▸ DOCUMENT SEGMENT:
──────

Interpretation of 'judgment debtor' in Clause (ccc) to proviso to Sec 60(1) CPC- What the Delhi HC has held

Interpretation of 'judgment debtor' in Clause (ccc) to proviso to Sec 60(1) CPC- What the Delhi HC has held
Delhi High Court

The Delhi High Court has held that the expression 'judgment debtor' in Clause (ccc) to the proviso to Section 60(1) of the Civil Procedure Code, as applicable to Delhi, has to be read and understood in the context of the meaning ascribed to the expression 'debtor' in the parent Act, i.e. the Punjab Relief of Indebtedness Act, 1934.

'Judgment debtor' in Clause (ccc) to the proviso to Section 60(1) cannot be understood to mean any 'judgment debtor' as generally understood, the Court has held.

The Judgment was passed by a Division Bench of Justices Vipin Sanghi and Rekha Palli.

One BR Dougall (BRD) was the owner of a property in Civil Lines, Delhi, which he claimed was a self-acquired property. One M/s Atul Food Products Limited obtained a loan from the Union Bank of India (UBI). Amongst others, BRD offered his personal guarantee to secure the said loan.

After the loan was not serviced and repaid in time, UBI initiated recovery proceedings before a Debt Recovery Tribunal (DRT) in Delhi under Section 19 of the Recovery of Debts Due to Banks and Financial Institutions Act.

The DRT by an ex-parte order allowed recovery against the principal borrower/ debtor M/s Atul Food Products Limited and BRD.

Consequently, a recovery certificate was issued for an amount of Rs.1,07,40,894 along with interest and costs. DRT, subsequently, also restrained BRD and others from creating any third party interest in their properties to the detriment of the lender.

Later, the petitioner, one Sujata Kapoor, intervened in the proceedings and claimed that she was a bonafide purchaser of the Civil Lines property from BRD. She argued that the property was exempted from attachment and sale in terms of clause (ccc) to priviso to Section 60(1) CPC, as applicable to Delhi, on the ground that it was the only residential house of BRD and continued to be the only residential property of the petitioner even now.

The petitioner’s arguments were rejected by the DRT as well as the Debt Recovery Appellate Tribunal and a challenge was preferred before the High Court.

After hearing the parties, the Court upheld the DRT, DRAT orders on the rejection of the petitioner’s claims and stated that if the petitioner felt that she had been defrauded by BRD, it was for her to sue the estate of BRD.

To deal with the application of Clause (ccc) of proviso to Section 60(1) CPC, the Court noted that the provision was extended to Delhi vide a Central Government notification dated 08.06.1956 after the same was introduced to CPC through an amendement to Section 35 of the Punjab Relief of Indebtedness Act, 1934 (PRI Act).

In view of the above, the Court said,

Aforesaid being the position, in our considered view, the expression 'judgment debtor' used in Clause (ccc) of proviso to Section 60(1) of the Code has to be read and understood in the context of the meaning ascribed to the expression “debtor” in the parent Act, i.e. the PRI Act as amended, and the expression 'judgment debtor' cannot be understood to mean any 'judgment debtor, as generally understood.”

The Court noted that the expressions 'debtor' and 'debt' in the light of the objects of the PRI Act focused on granting relief from indebtedness in Punjab to a particular class of debtors i.e. small agriculturists.

──────

▸ LIST OF TASKS:
1. In the article on the Delhi High Court ruling:
(a) Which two justices made up the Division Bench?
(b) What amount was the recovery certificate issued for?
(c) On what date did a Central Government notification extend the provision to Delhi?
2. Can you reproduce the stretch of the article on the Delhi High Court ruling from "The Delhi High" through "the said loan."?
The rows after this article play no part here.

──────

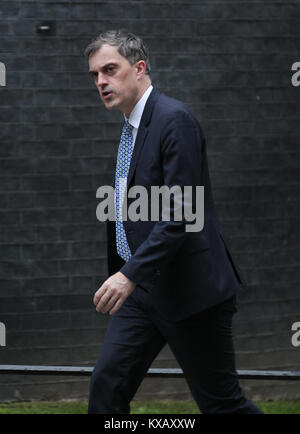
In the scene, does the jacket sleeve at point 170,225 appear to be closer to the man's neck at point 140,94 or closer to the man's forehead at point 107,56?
the man's neck at point 140,94

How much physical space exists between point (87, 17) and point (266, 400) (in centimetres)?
313

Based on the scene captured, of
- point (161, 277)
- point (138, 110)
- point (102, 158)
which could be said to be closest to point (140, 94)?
point (138, 110)

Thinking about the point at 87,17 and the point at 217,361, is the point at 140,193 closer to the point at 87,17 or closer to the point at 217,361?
the point at 217,361

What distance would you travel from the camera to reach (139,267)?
3432 mm

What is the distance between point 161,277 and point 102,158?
103 inches

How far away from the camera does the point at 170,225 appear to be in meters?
3.43

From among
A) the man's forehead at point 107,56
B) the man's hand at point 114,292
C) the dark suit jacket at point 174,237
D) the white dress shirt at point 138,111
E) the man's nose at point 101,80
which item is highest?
the man's forehead at point 107,56

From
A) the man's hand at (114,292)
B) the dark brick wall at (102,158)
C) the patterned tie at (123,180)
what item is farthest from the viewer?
the dark brick wall at (102,158)

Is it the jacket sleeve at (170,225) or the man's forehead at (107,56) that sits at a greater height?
the man's forehead at (107,56)

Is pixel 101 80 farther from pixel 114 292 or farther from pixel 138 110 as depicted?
pixel 114 292

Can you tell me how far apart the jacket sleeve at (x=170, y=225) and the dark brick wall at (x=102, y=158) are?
276 centimetres

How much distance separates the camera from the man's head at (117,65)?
369cm

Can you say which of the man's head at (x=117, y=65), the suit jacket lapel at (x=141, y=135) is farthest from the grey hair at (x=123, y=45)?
the suit jacket lapel at (x=141, y=135)

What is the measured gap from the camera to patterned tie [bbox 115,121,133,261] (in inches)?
150
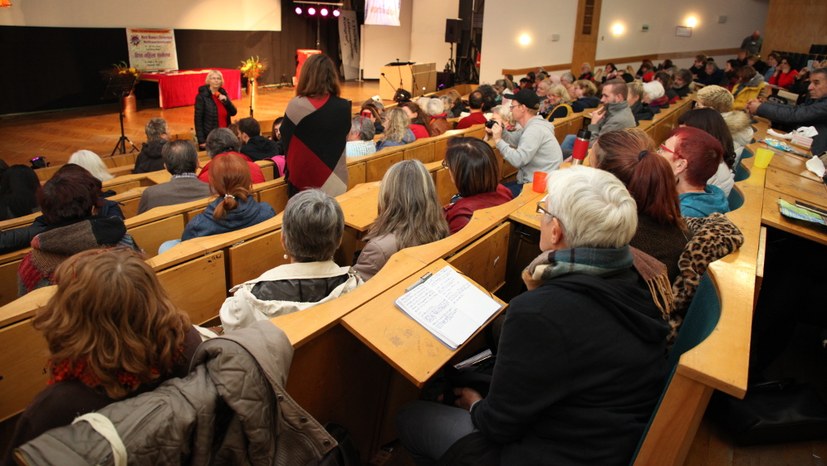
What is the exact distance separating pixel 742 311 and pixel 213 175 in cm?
248

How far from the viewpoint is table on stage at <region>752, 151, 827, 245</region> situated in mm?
2364

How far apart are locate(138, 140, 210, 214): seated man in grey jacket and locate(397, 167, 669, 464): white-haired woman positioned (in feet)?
8.94

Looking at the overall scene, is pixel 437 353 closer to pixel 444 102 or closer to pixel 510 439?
pixel 510 439

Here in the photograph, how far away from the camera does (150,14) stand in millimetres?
10641

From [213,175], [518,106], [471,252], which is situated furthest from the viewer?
[518,106]

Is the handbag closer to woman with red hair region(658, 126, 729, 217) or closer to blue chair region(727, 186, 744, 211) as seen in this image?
woman with red hair region(658, 126, 729, 217)

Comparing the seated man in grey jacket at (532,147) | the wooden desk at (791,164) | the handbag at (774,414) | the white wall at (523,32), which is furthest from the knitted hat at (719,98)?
the white wall at (523,32)

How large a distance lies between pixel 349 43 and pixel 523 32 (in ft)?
20.1

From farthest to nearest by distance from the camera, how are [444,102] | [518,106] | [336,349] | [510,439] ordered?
[444,102], [518,106], [336,349], [510,439]

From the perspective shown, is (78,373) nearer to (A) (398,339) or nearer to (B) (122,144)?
(A) (398,339)

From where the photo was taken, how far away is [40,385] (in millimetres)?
2023

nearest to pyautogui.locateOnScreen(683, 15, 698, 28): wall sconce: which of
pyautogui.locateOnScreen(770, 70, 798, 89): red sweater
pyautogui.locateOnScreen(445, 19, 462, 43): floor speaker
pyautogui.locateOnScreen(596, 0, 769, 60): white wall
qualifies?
pyautogui.locateOnScreen(596, 0, 769, 60): white wall

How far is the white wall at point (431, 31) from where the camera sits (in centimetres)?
1483

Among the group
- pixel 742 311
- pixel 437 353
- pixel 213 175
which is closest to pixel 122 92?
pixel 213 175
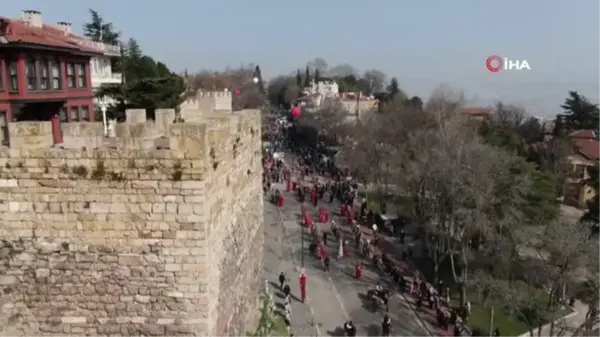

──────

▸ ANSWERS PROVIDED:
1.
(a) Vipin Sanghi and Rekha Palli
(b) Rs.1,07,40,894, along with interest and costs
(c) 08.06.1956

2.
The Delhi High Court has held that the expression 'judgment debtor' in Clause (ccc) to the proviso to Section 60(1) of the Civil Procedure Code, as applicable to Delhi, has to be read and understood in the context of the meaning ascribed to the expression 'debtor' in the parent Act, i.e. the Punjab Relief of Indebtedness Act, 1934.

'Judgment debtor' in Clause (ccc) to the proviso to Section 60(1) cannot be understood to mean any 'judgment debtor' as generally understood, the Court has held.

The Judgment was passed by a Division Bench of Justices Vipin Sanghi and Rekha Palli.

One BR Dougall (BRD) was the owner of a property in Civil Lines, Delhi, which he claimed was a self-acquired property. One M/s Atul Food Products Limited obtained a loan from the Union Bank of India (UBI). Amongst others, BRD offered his personal guarantee to secure the said loan.